◆ **WORK INSTRUCTIONS**: Could you put the listing below into a JSON list of strings, one string per line, with blank lines and the pictures left out?

* Begin AVAILABLE DATA *

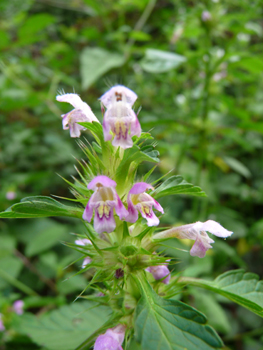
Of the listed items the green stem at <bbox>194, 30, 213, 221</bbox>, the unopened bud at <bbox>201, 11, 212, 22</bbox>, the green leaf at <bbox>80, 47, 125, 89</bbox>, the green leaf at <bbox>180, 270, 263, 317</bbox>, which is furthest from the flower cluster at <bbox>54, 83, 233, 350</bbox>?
the unopened bud at <bbox>201, 11, 212, 22</bbox>

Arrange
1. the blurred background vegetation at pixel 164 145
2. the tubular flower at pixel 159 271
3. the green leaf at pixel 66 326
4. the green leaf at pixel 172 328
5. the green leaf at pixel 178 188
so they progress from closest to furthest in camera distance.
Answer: the green leaf at pixel 172 328 < the green leaf at pixel 178 188 < the tubular flower at pixel 159 271 < the green leaf at pixel 66 326 < the blurred background vegetation at pixel 164 145

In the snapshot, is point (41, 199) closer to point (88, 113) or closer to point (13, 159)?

* End AVAILABLE DATA *

◆ **COMPLETE ANSWER**:
[
  "Of the listed items the green stem at <bbox>194, 30, 213, 221</bbox>, the unopened bud at <bbox>201, 11, 212, 22</bbox>, the green leaf at <bbox>80, 47, 125, 89</bbox>, the green leaf at <bbox>180, 270, 263, 317</bbox>, which is furthest from the flower cluster at <bbox>54, 83, 233, 350</bbox>?",
  "the unopened bud at <bbox>201, 11, 212, 22</bbox>",
  "Arrange",
  "1. the blurred background vegetation at pixel 164 145",
  "2. the tubular flower at pixel 159 271",
  "3. the green leaf at pixel 66 326",
  "4. the green leaf at pixel 172 328",
  "5. the green leaf at pixel 178 188",
  "so they progress from closest to furthest in camera distance.",
  "Answer: the green leaf at pixel 172 328 < the green leaf at pixel 178 188 < the tubular flower at pixel 159 271 < the green leaf at pixel 66 326 < the blurred background vegetation at pixel 164 145",
  "In the snapshot, is point (41, 199) closer to point (88, 113) or closer to point (13, 159)?"
]